Without even blinking, Hideto lifted his thumb and brought it down against the thumbwheel of his lighter again. He hated how the ridges on the thumbwheel would bite into his skin but the call of fire was too strong and he did it over and over again. A familiar shade of red floated to the surface of his thumb, growing with the soreness that it felt.
Some nights, he did this. He’d lay down on his hammock out on his balcony and play with his lighter. Sometimes, matches, if he felt like it. There were lots of other places for him to do so and on his hammock out on his balcony probably wasn’t an ideal place due to the strong wind that continuously put out his beloved flames, but the height (eight storeys up) in congestion with the fire brought back memories of days that he wished he could erase and, at the same time, wished that he would never forget.
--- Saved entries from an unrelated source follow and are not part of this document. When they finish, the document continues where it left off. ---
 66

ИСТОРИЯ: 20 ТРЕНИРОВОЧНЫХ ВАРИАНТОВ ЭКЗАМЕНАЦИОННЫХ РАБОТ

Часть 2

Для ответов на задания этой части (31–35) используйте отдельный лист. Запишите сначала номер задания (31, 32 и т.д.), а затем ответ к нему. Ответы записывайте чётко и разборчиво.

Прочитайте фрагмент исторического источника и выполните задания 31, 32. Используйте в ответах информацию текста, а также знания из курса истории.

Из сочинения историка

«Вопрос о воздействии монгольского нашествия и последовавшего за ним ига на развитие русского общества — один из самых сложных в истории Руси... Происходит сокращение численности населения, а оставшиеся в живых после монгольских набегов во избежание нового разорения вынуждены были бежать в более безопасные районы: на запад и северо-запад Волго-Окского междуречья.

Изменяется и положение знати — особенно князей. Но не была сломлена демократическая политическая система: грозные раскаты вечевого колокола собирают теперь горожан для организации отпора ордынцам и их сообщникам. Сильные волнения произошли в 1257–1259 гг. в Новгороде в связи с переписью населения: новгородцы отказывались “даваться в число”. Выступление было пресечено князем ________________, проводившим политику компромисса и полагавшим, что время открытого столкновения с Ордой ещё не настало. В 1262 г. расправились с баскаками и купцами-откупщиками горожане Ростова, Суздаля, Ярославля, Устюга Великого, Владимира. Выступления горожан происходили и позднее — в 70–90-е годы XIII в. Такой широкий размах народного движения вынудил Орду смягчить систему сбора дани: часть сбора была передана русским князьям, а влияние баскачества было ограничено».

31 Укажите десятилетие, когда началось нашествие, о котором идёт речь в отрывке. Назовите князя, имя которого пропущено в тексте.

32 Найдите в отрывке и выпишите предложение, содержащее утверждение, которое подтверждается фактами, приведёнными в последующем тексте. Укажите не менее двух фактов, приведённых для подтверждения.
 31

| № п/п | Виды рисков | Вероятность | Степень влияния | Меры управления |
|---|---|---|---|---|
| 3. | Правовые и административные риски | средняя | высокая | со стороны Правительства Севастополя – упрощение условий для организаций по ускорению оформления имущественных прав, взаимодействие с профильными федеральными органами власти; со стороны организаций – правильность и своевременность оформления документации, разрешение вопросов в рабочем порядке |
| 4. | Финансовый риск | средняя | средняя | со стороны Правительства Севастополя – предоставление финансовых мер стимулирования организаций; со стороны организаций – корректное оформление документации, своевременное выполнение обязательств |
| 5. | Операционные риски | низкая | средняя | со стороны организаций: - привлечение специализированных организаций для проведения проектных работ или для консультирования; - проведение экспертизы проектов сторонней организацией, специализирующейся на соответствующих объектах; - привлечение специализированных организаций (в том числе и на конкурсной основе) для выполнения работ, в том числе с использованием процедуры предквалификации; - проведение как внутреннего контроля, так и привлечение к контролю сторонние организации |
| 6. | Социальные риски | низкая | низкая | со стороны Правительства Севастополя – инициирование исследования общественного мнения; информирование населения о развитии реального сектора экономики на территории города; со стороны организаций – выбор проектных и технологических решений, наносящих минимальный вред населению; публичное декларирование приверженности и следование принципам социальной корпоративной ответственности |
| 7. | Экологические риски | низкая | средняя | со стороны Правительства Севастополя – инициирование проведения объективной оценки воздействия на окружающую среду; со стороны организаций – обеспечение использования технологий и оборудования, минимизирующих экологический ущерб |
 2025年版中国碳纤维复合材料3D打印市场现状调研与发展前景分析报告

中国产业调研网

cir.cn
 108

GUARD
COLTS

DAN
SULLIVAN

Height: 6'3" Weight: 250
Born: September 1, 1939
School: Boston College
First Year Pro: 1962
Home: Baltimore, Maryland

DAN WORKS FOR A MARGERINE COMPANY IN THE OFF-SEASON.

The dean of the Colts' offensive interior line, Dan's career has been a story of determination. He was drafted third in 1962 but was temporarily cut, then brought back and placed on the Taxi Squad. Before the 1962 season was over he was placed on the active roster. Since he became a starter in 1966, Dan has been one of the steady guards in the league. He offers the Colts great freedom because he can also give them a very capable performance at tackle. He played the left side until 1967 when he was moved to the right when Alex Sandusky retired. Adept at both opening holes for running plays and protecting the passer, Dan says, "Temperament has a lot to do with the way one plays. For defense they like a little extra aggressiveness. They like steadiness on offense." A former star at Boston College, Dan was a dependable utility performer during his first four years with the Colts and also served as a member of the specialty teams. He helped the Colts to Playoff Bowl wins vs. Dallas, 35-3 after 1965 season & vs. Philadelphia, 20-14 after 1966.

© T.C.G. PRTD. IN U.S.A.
But which days, exactly, was he thinking of? Even Hideto wasn’t quite sure of that himself. There were days when he heard a little girl crying and, other days, a woman instead. He hated it but clung on to it. They ate at him and saved him. It put his heart – and mind – through a conflict so painful that, at times, the only thing he could do was put himself into a deep sleep with sleeping pills. When he awoke, nothing would have changed but he stuck to his depressing praxis of swallowing the tiny white tablets when the crying in his head got too loud. He hoped foolishly that, one day, he’d wake up and realise that it had all been a bad dream, fuelled on by the pickles and cold bacon that he habitually ate before bedtime when he had been a teenager.
Then again, wasn’t life just one big nightmare that no one woke up from till death?
Sometimes, Hideto wished he had the strength to jostle himself awake.